A few years later, through the efforts of Professor Vasily Klyucharev and other colleagues, the Master’s Programme ‘Cognitive Sciences and Technologies: From Neuron to Cognition’ was launched, attracting students from all over the world and from various fields, from computer science to linguistics. Now the University has a number of departments engaged in cognitive research. The Institute for Cognitive Neuroscience houses the Centre for Cognition and Decision Making, the Centre for Bioelectric Interfaces, and the International Laboratory for Social Neurobiology. HSE also has centres and labs such as the Center for Language and Brain, the Laboratory for the Neurobiological Foundations of Cognitive Development, the Vision Modelling Laboratory, and the Laboratory for the Cognitive Psychology of Digital Interface Users.

It is significant that cognitive research is conducted not so much within disciplines that somehow deal with the problems of human perception, memory, thinking, language, and consciousness, but at the junctions between them

That is why the inclusion of cognitive science in the list of specializations recognized by the Higher Attestation Commission for degree conferment is fundamentally important for HSE University, which offers interdisciplinary areas of research such as neuroeconomics, neurolinguistics, cognitive modeling, and social neuroscience.

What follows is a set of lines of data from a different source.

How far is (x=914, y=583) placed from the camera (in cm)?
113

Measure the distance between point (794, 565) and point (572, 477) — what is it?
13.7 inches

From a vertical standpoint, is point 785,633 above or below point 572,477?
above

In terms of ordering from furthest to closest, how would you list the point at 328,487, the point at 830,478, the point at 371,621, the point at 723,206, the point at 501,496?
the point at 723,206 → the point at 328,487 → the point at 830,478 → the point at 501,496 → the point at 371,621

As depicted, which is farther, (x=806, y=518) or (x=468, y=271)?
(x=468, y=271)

In what department do you defend a thesis that employs methods of recording brain activity to study a person’s understanding of sentences in their native language with a different structure: biology or philology? Where do you present a model of human visual attention based on an artificial neural network: before a psychology committee or a computer science committee? Now these are moot questions.

In the past, my colleagues and I took a number of steps to develop an interdisciplinary expert community of cognitive scientists. I cannot fail to mention the Moscow Seminar on Cognitive Science, which Ekaterina Pechenkova (currently a leading research fellow at the Laboratory for Cognitive Research, HSE) and I have held every two weeks for 15 years since 2002. Since 2014, the Russian Journal of Cognitive Science has been published, the editorial board of which consists of a number of representatives from different departments and schools of HSE. And now, when cognitive science has finally been included in the list of specializations of the Higher Attestation Commission, our university has many specialists who are able to evaluate not only specialized, but also interdisciplinary research.

I am sure that the creation of a dissertation council on cognitive research, which has now become possible, will open up new horizons for both graduates of the Master’s programme ‘Cognitive Sciences and Technologies: From Neuron to Cognition’ (their projects are, as a rule, are difficult to consign to any one specialization from the previous version of the list) and for other emerging researchers interested in the mysteries of human cognition. Today, all of the most interesting research happens precisely at the borders between different disciplines, and I am glad that the Russian Ministry of Education and Science has perceptively responded to this trend. And I am very grateful to HSE First Vice Rector Vadim Radaev, who supported the effort to include cognitive science in the list of specializations recognized by the Higher Attestation Commission.